[Entries on spatial positioning]

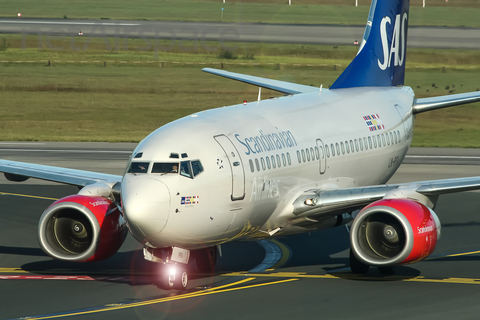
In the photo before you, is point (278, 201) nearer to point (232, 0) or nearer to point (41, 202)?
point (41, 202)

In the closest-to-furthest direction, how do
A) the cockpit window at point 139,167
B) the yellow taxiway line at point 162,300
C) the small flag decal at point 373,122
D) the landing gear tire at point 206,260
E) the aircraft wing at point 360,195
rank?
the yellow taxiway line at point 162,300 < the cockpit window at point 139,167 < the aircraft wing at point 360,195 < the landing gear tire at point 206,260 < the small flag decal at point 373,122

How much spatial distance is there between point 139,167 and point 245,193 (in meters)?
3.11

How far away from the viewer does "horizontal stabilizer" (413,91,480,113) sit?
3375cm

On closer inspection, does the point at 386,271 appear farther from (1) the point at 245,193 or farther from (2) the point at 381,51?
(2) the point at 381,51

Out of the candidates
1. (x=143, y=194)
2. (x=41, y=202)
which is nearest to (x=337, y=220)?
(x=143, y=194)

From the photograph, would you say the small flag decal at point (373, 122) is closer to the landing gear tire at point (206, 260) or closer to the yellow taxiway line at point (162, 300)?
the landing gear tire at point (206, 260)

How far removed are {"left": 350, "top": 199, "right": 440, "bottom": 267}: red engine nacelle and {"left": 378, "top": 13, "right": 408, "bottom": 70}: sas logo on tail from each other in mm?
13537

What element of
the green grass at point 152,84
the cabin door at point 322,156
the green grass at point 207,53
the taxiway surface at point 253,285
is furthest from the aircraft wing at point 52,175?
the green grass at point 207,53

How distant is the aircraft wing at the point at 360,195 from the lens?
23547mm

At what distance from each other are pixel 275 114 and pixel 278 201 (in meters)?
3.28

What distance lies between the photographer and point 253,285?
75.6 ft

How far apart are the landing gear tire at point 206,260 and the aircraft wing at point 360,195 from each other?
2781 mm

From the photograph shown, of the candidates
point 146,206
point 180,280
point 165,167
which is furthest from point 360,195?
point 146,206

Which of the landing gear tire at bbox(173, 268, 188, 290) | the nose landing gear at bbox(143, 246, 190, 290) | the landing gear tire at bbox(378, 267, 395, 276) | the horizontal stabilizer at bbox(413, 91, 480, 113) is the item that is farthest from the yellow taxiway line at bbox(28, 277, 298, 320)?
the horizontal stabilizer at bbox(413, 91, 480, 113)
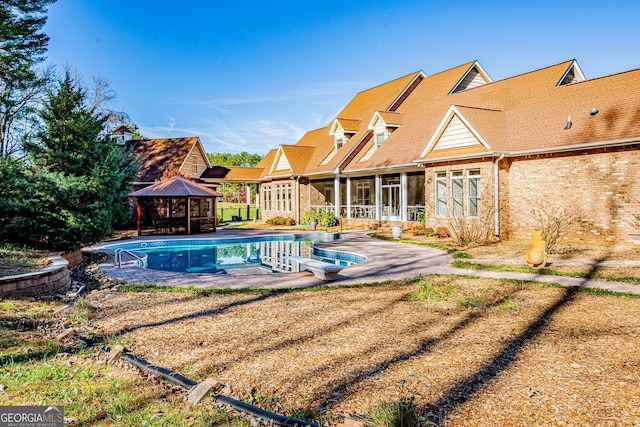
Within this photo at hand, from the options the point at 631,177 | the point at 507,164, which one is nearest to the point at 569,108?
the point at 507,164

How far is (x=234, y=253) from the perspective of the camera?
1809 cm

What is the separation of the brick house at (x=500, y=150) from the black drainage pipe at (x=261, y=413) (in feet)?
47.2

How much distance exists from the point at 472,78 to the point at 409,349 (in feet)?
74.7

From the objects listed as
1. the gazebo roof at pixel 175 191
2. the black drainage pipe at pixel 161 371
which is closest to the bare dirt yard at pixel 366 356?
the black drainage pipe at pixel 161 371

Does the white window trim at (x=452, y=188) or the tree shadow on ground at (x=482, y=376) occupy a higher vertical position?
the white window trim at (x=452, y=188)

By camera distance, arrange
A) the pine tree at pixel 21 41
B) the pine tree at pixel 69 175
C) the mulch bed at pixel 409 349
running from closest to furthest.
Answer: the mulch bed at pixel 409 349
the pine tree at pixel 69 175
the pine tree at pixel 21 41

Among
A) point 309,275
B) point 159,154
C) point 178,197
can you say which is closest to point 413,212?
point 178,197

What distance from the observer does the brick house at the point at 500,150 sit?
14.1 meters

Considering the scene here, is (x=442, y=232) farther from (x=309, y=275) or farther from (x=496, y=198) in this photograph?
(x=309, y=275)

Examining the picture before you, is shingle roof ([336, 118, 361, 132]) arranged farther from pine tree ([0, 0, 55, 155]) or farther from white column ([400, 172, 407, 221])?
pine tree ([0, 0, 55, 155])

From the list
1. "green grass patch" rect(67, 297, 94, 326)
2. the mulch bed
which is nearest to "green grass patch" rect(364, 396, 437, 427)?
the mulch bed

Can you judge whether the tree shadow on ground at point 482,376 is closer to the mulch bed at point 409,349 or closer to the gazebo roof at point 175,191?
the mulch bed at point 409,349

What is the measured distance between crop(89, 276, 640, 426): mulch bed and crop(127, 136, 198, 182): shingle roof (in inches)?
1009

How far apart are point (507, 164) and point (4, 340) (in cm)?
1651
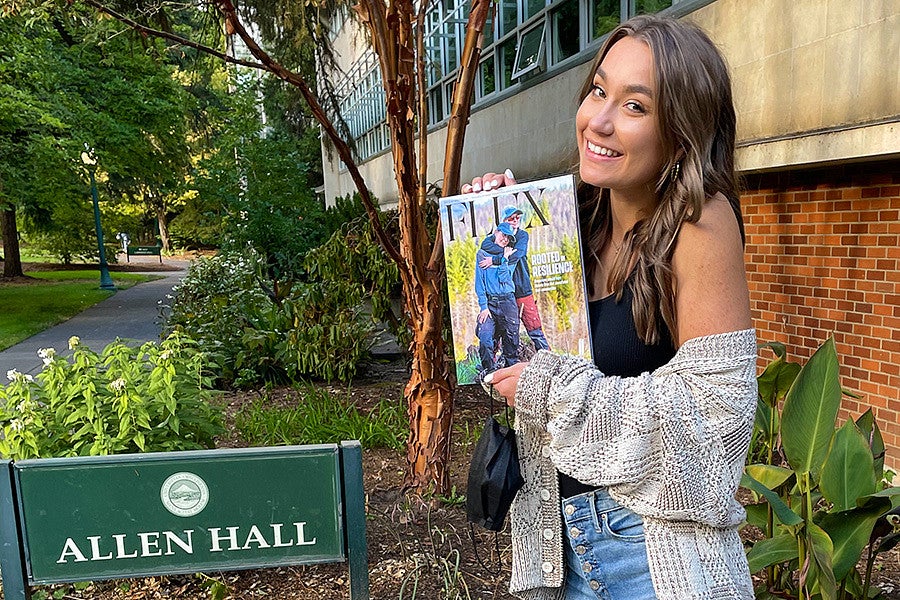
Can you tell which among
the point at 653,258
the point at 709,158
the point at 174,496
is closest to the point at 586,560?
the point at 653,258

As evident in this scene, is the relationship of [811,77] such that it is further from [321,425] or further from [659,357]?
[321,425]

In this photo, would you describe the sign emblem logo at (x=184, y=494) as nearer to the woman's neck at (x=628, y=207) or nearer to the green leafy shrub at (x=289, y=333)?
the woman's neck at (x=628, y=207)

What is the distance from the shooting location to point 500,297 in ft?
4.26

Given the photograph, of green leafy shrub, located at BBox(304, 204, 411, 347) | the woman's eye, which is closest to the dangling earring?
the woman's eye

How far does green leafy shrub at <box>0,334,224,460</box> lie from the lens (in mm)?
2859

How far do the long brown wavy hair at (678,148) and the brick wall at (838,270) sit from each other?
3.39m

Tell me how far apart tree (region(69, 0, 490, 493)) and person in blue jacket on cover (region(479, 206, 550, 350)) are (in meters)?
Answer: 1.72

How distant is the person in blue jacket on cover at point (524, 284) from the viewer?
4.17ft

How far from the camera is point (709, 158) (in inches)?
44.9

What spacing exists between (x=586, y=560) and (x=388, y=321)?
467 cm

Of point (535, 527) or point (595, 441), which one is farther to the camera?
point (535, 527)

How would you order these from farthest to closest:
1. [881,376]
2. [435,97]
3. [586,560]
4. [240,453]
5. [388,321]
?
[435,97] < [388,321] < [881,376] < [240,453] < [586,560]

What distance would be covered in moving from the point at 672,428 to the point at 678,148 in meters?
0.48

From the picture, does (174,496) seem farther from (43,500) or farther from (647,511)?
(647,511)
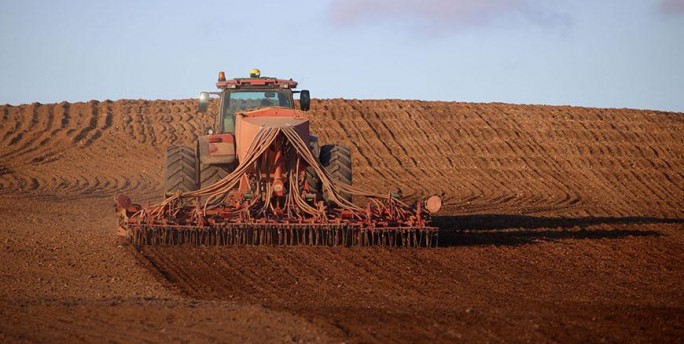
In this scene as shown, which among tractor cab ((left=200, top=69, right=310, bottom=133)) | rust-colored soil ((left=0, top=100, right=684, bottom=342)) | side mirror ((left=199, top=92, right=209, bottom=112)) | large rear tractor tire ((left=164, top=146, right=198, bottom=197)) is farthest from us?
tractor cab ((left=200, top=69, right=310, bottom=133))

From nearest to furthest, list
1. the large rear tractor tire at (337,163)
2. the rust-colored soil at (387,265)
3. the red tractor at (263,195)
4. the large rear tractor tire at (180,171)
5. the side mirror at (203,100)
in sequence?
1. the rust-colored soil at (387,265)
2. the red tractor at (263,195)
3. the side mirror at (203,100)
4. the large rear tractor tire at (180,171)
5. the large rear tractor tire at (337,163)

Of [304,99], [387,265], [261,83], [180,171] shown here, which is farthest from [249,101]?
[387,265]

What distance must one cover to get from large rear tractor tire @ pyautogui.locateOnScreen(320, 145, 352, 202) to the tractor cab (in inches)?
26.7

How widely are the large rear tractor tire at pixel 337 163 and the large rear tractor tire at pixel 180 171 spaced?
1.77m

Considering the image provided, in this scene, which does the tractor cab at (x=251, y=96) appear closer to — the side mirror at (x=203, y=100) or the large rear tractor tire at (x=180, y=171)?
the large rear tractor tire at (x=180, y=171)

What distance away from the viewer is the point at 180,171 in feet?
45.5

_Problem details:_
Retype all of the entries exactly as written, leaving out any images.

_Exercise solution:_
In the photo before you, is point (278, 201) nearer to point (232, 0) or nearer to point (41, 202)?
point (41, 202)

In the closest-to-furthest direction, how do
A) the cockpit window at point 139,167
B) the yellow taxiway line at point 162,300
C) the small flag decal at point 373,122
D) the landing gear tire at point 206,260
E) the aircraft wing at point 360,195
rank?
the yellow taxiway line at point 162,300 < the cockpit window at point 139,167 < the aircraft wing at point 360,195 < the landing gear tire at point 206,260 < the small flag decal at point 373,122

How much spatial distance is there between point 139,167 and point 245,193 (in meters)?
3.11

How far away from the viewer does "horizontal stabilizer" (413,91,480,113) sit?
3375cm

On closer inspection, does the point at 386,271 appear farther from (1) the point at 245,193 or farther from (2) the point at 381,51?
(2) the point at 381,51

Out of the candidates
1. (x=143, y=194)
2. (x=41, y=202)
which is nearest to (x=337, y=220)?
(x=143, y=194)

From the photograph, would you say the small flag decal at point (373, 122) is closer to the landing gear tire at point (206, 260) or closer to the yellow taxiway line at point (162, 300)?
the landing gear tire at point (206, 260)

How far removed are {"left": 350, "top": 199, "right": 440, "bottom": 267}: red engine nacelle and {"left": 378, "top": 13, "right": 408, "bottom": 70}: sas logo on tail from each other in mm?
13537

What element of
the green grass at point 152,84
the cabin door at point 322,156
the green grass at point 207,53
the taxiway surface at point 253,285
is furthest from the aircraft wing at point 52,175?
the green grass at point 207,53

How distant is the aircraft wing at the point at 360,195 from the lens?
23547mm

At what distance from each other are pixel 275 114 and pixel 278 201 (in meters)?
3.28

What distance lies between the photographer and point 253,285?
75.6 ft

How far apart are the landing gear tire at point 206,260 and the aircraft wing at point 360,195 from each other?
2781 mm

From the photograph shown, of the candidates
point 146,206
point 180,280
point 165,167
which is furthest from point 360,195?
point 146,206

Which of the landing gear tire at bbox(173, 268, 188, 290) | the nose landing gear at bbox(143, 246, 190, 290) | the landing gear tire at bbox(378, 267, 395, 276) | the horizontal stabilizer at bbox(413, 91, 480, 113) is the item that is farthest from the yellow taxiway line at bbox(28, 277, 298, 320)?
the horizontal stabilizer at bbox(413, 91, 480, 113)
Within this photo at hand, from the options the point at 631,177 | the point at 507,164, which one is nearest to the point at 569,108?
the point at 507,164

How far is (x=234, y=253) from the perspective of the camera?
1809 cm

What is the separation of the brick house at (x=500, y=150) from the black drainage pipe at (x=261, y=413) (in feet)?
47.2

How much distance exists from the point at 472,78 to the point at 409,349 (in feet)?
74.7

From the objects listed as
1. the gazebo roof at pixel 175 191
2. the black drainage pipe at pixel 161 371
which is closest to the bare dirt yard at pixel 366 356?
the black drainage pipe at pixel 161 371

Does the white window trim at (x=452, y=188) or the tree shadow on ground at (x=482, y=376) occupy a higher vertical position?
the white window trim at (x=452, y=188)

By camera distance, arrange
A) the pine tree at pixel 21 41
B) the pine tree at pixel 69 175
C) the mulch bed at pixel 409 349
running from closest to furthest.
Answer: the mulch bed at pixel 409 349
the pine tree at pixel 69 175
the pine tree at pixel 21 41

Among
A) point 309,275
B) point 159,154
C) point 178,197
can you say which is closest to point 413,212?
point 178,197

What distance from the observer does the brick house at the point at 500,150 sit?
14.1 meters

Considering the scene here, is (x=442, y=232) farther from (x=309, y=275) or farther from (x=496, y=198) in this photograph?
(x=309, y=275)

Examining the picture before you, is shingle roof ([336, 118, 361, 132]) arranged farther from pine tree ([0, 0, 55, 155]) or farther from white column ([400, 172, 407, 221])?
pine tree ([0, 0, 55, 155])

From the list
1. "green grass patch" rect(67, 297, 94, 326)
2. the mulch bed
which is nearest to "green grass patch" rect(364, 396, 437, 427)?
the mulch bed

Can you judge whether the tree shadow on ground at point 482,376 is closer to the mulch bed at point 409,349 or closer to the gazebo roof at point 175,191?
the mulch bed at point 409,349

What is the measured distance between crop(89, 276, 640, 426): mulch bed and crop(127, 136, 198, 182): shingle roof (in inches)?
1009

How far apart are point (507, 164) and point (4, 340) (in cm)?
1651
Can you tell which among
the point at 653,258
the point at 709,158
the point at 174,496
is closest to the point at 586,560?
the point at 653,258

As evident in this scene, is the relationship of [811,77] such that it is further from [321,425] or further from [659,357]?
[321,425]

In this photo, would you describe the sign emblem logo at (x=184, y=494) as nearer to the woman's neck at (x=628, y=207) or nearer to the green leafy shrub at (x=289, y=333)?
the woman's neck at (x=628, y=207)

What is the distance from the shooting location to point 500,297 in ft?
4.26

Given the photograph, of green leafy shrub, located at BBox(304, 204, 411, 347) | the woman's eye, which is closest to the dangling earring?
the woman's eye

How far does green leafy shrub at <box>0,334,224,460</box> lie from the lens (in mm)?
2859

How far do the long brown wavy hair at (678,148) and the brick wall at (838,270) sit from each other?
3.39m

Tell me how far apart tree (region(69, 0, 490, 493)) and person in blue jacket on cover (region(479, 206, 550, 350)) are (in meters)?
Answer: 1.72

How distant is the person in blue jacket on cover at point (524, 284) from the viewer?
4.17ft

How far from the camera is point (709, 158) (in inches)?
44.9

What spacing exists between (x=586, y=560) and (x=388, y=321)?
467 cm

Of point (535, 527) or point (595, 441), which one is farther to the camera?
point (535, 527)

How would you order these from farthest to closest:
1. [881,376]
2. [435,97]
3. [586,560]
4. [240,453]
5. [388,321]
?
[435,97] < [388,321] < [881,376] < [240,453] < [586,560]

What distance would be covered in moving from the point at 672,428 to the point at 678,148 in meters?
0.48

From the picture, does (174,496) seem farther from (43,500) or farther from (647,511)?
(647,511)
In this scene as shown, which among tractor cab ((left=200, top=69, right=310, bottom=133)) | rust-colored soil ((left=0, top=100, right=684, bottom=342)) | side mirror ((left=199, top=92, right=209, bottom=112)) | large rear tractor tire ((left=164, top=146, right=198, bottom=197)) is farthest from us?
tractor cab ((left=200, top=69, right=310, bottom=133))

From nearest to furthest, list
1. the large rear tractor tire at (337,163)
2. the rust-colored soil at (387,265)
3. the red tractor at (263,195)
4. the large rear tractor tire at (180,171)
5. the side mirror at (203,100)
in sequence?
1. the rust-colored soil at (387,265)
2. the red tractor at (263,195)
3. the side mirror at (203,100)
4. the large rear tractor tire at (180,171)
5. the large rear tractor tire at (337,163)

Of [304,99], [387,265], [261,83], [180,171] shown here, which is farthest from [249,101]?
[387,265]

What distance must one cover to get from large rear tractor tire @ pyautogui.locateOnScreen(320, 145, 352, 202) to the tractor cab (in inches)?
26.7

How widely are the large rear tractor tire at pixel 337 163 and the large rear tractor tire at pixel 180 171 spaced?
1.77m

Considering the image provided, in this scene, which does the tractor cab at (x=251, y=96) appear closer to — the side mirror at (x=203, y=100) or the large rear tractor tire at (x=180, y=171)?
the large rear tractor tire at (x=180, y=171)

What distance away from the viewer is the point at 180,171 in feet?
45.5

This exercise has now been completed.